▸ **PROVIDED ENTRIES**

BEGIN

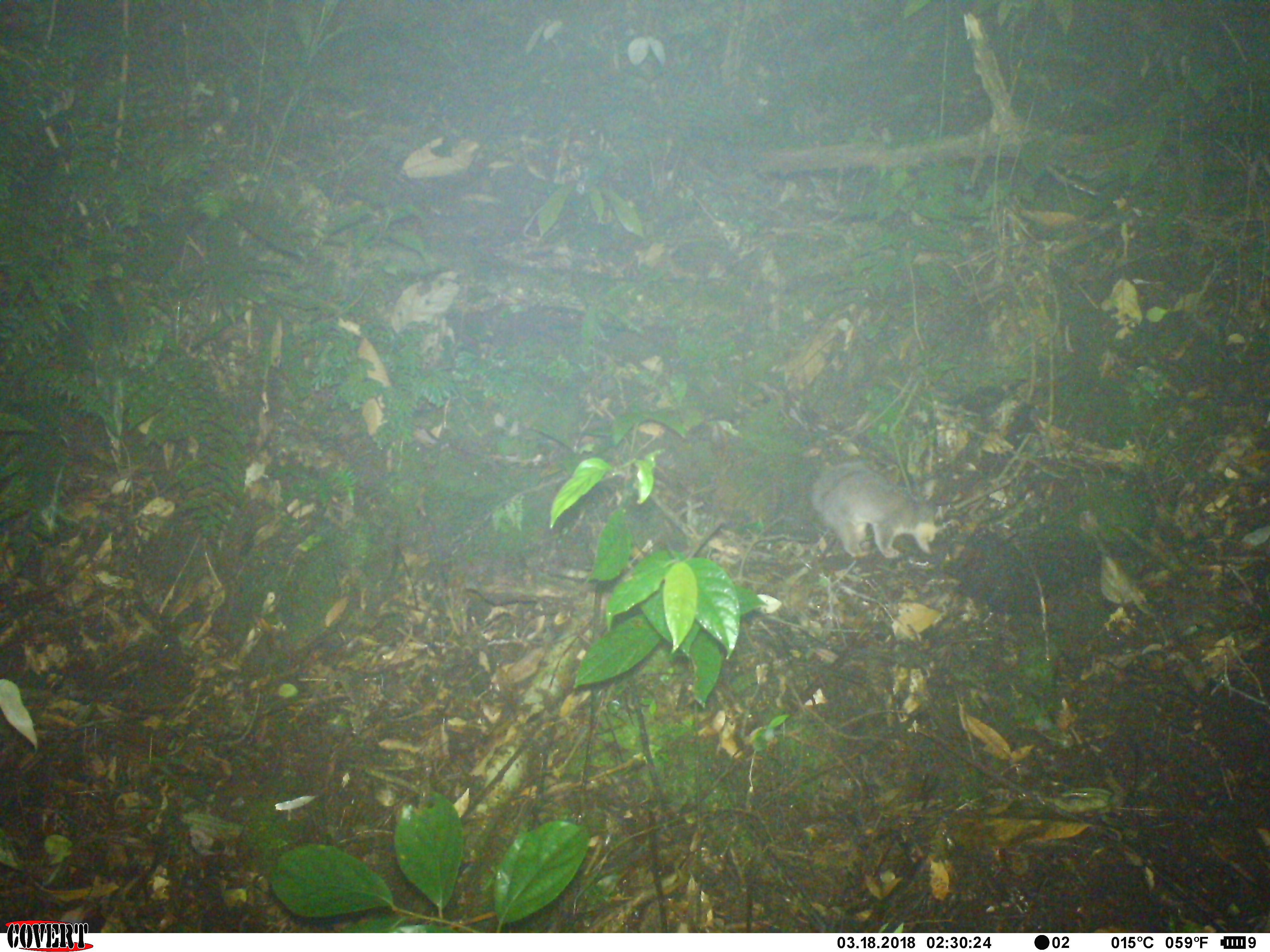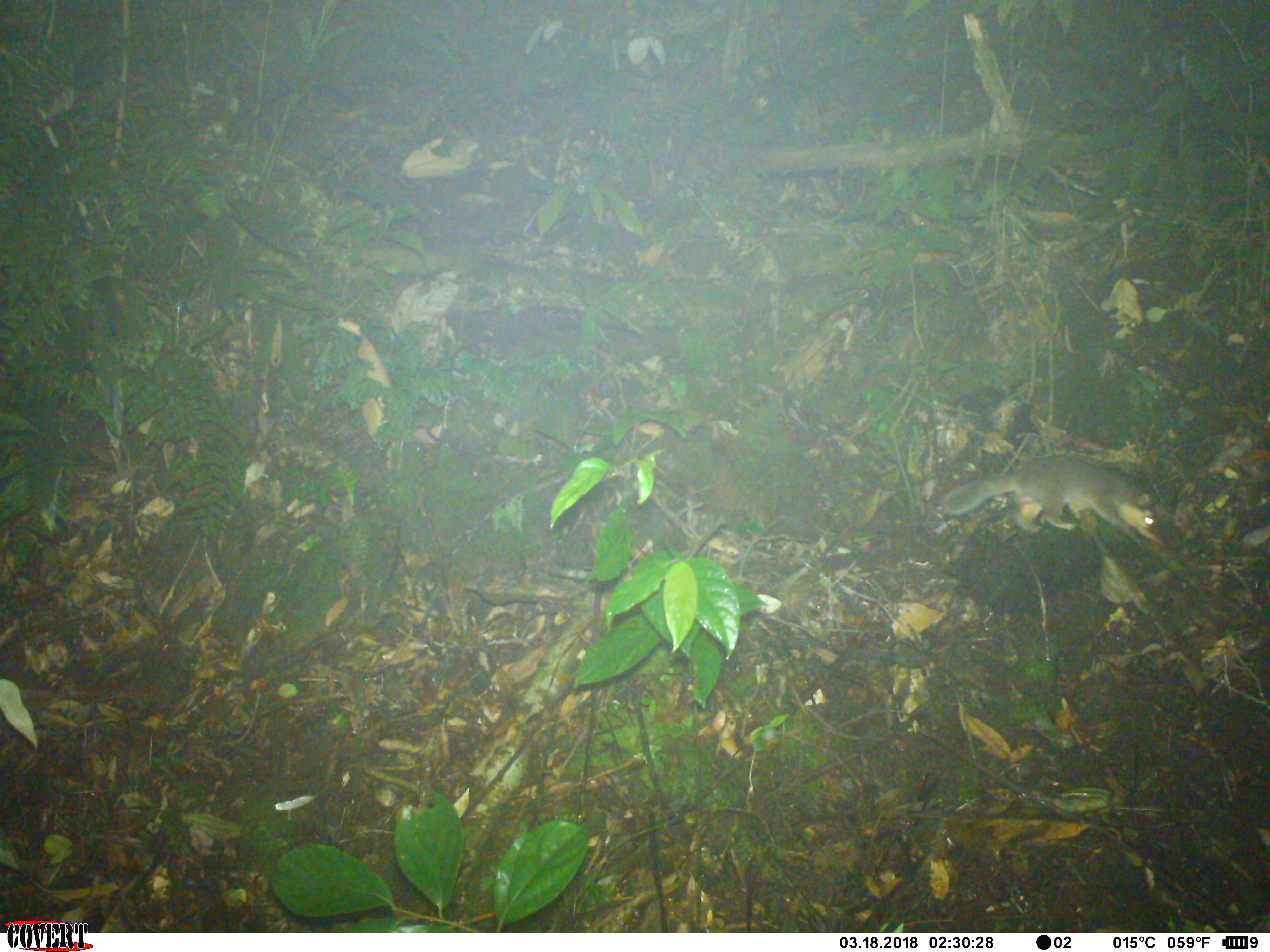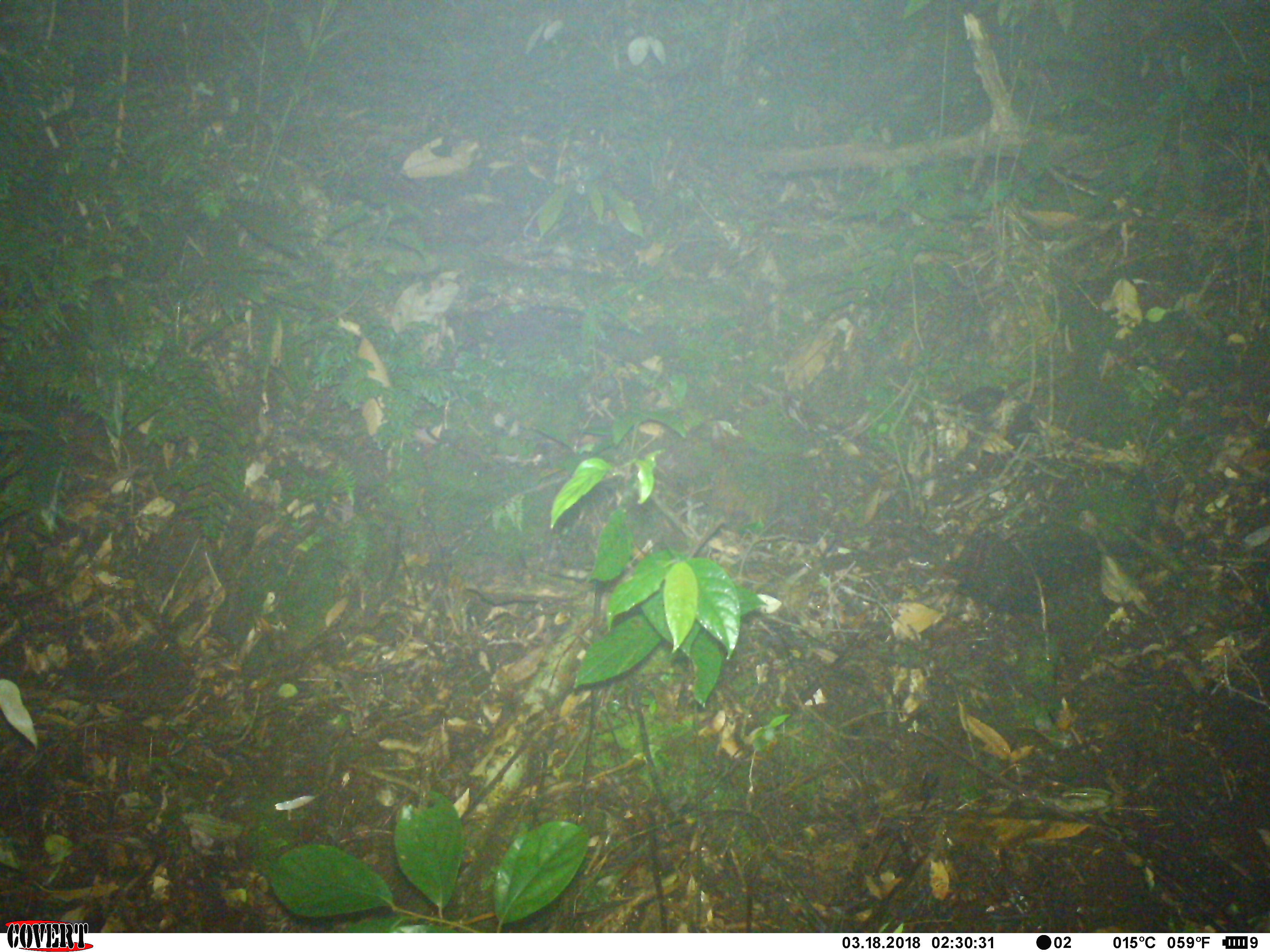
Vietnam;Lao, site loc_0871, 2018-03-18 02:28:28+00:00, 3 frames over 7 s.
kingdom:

END
BEGIN

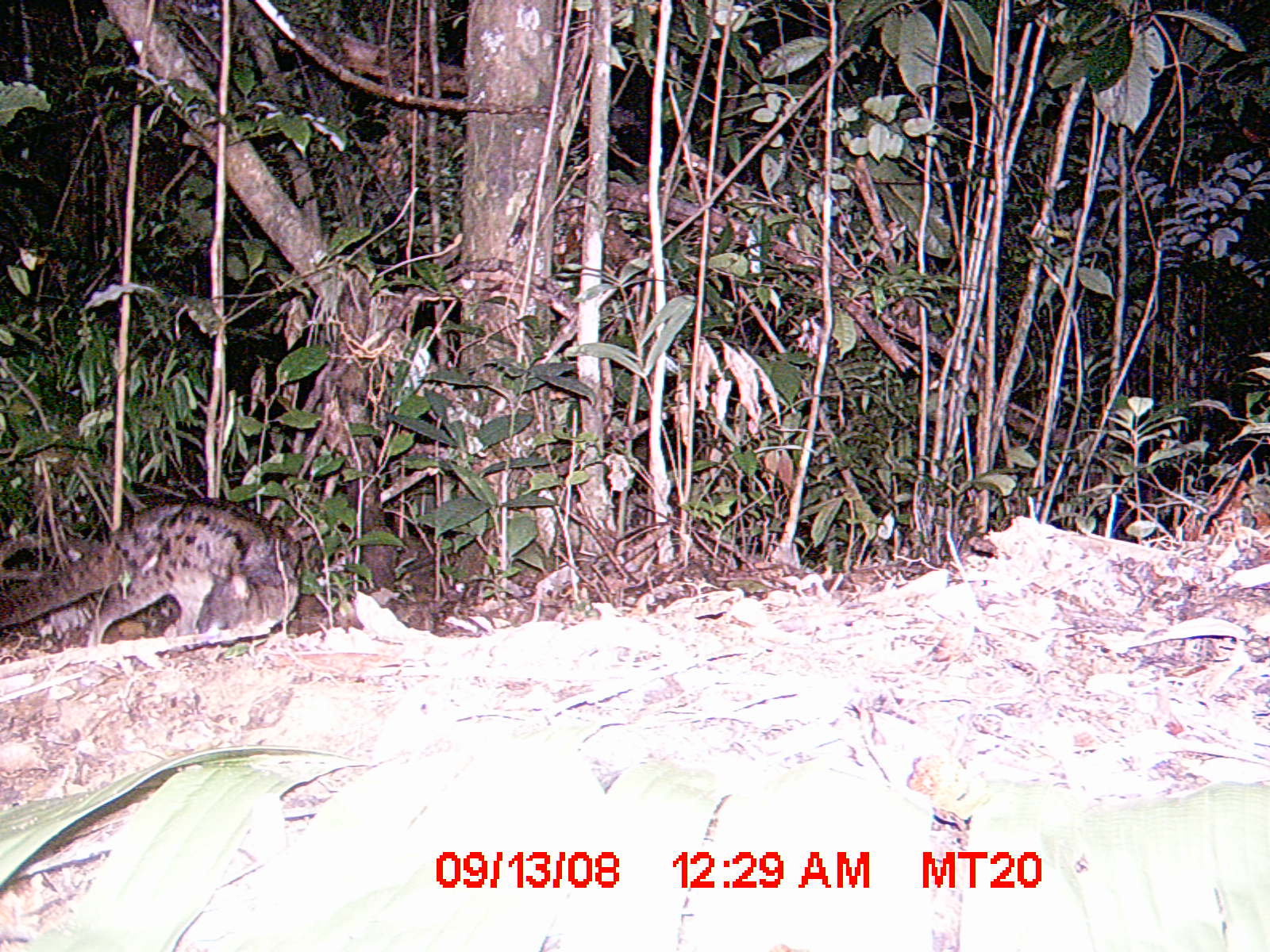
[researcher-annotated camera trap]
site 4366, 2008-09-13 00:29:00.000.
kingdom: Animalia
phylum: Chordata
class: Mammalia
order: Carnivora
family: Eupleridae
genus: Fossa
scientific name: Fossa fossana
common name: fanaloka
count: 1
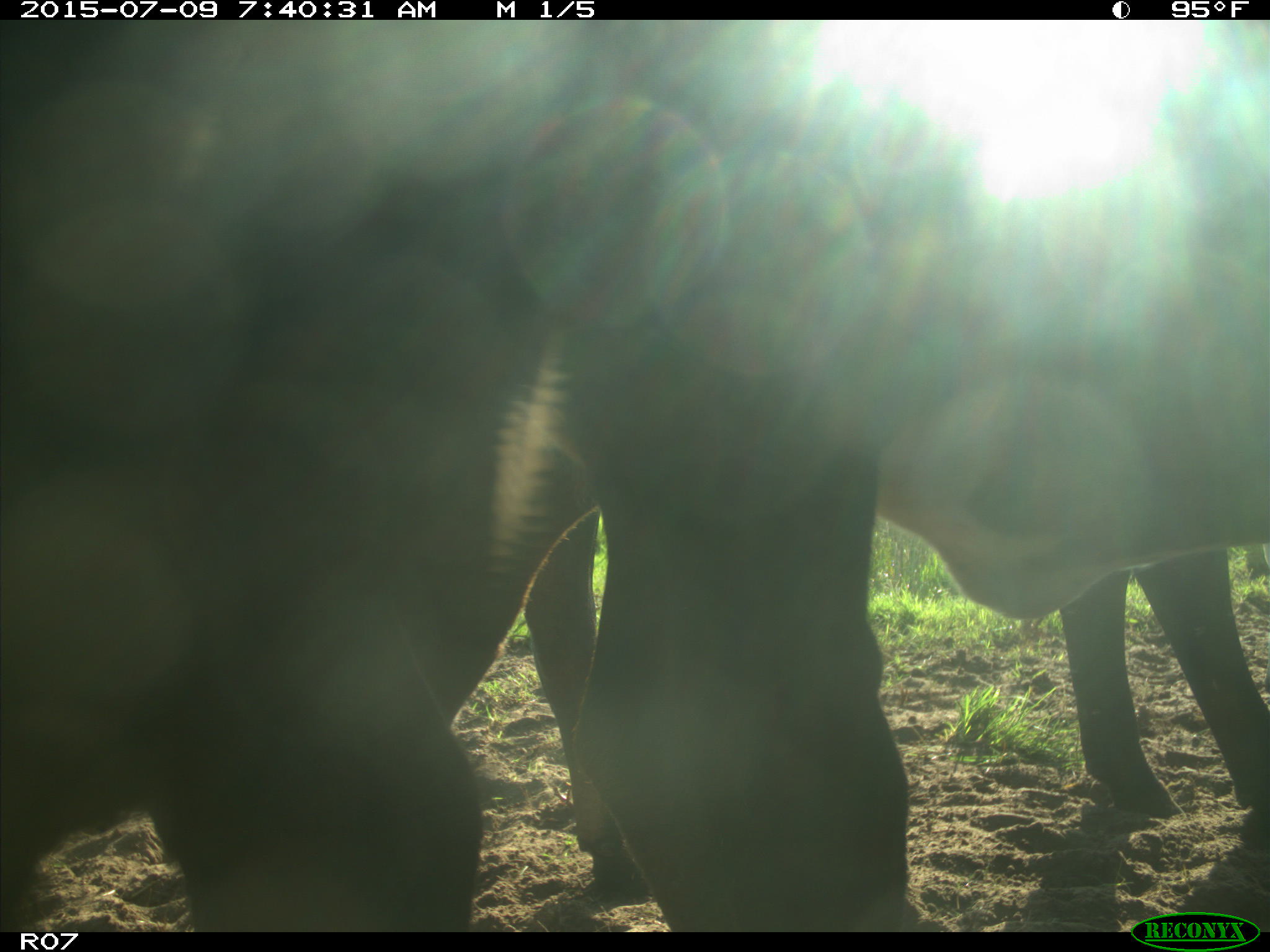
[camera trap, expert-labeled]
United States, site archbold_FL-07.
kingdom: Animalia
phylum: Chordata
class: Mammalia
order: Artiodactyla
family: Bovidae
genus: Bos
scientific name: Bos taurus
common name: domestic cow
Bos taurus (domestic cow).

END
BEGIN

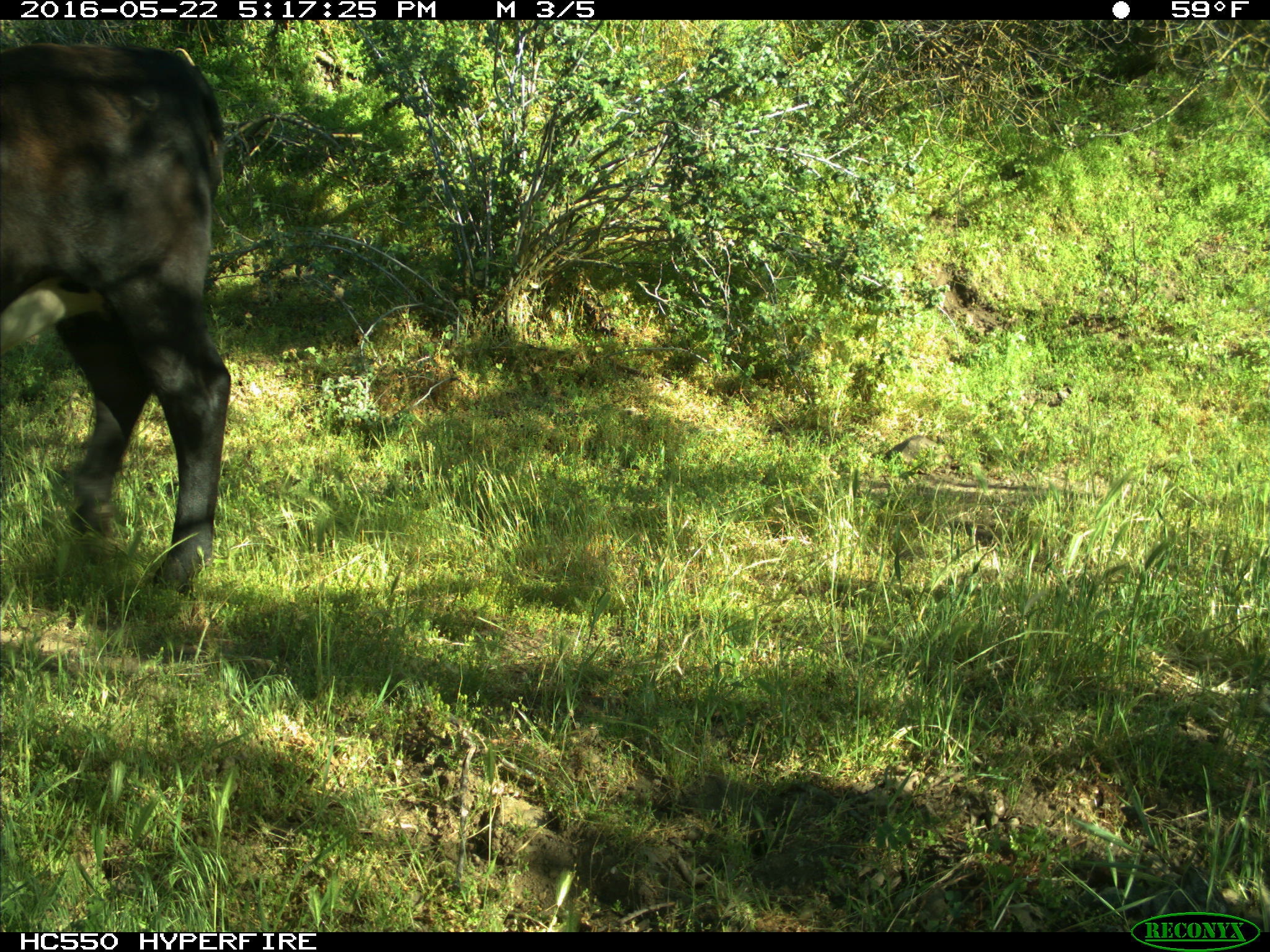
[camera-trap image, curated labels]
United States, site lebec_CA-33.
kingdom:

END

▸ **PROBLEM REQUIREMENTS**
Filter the data above down to lines with the word "United", and copy them.

▸ **RESPONSE**
United States, site archbold_FL-07.
United States, site lebec_CA-33.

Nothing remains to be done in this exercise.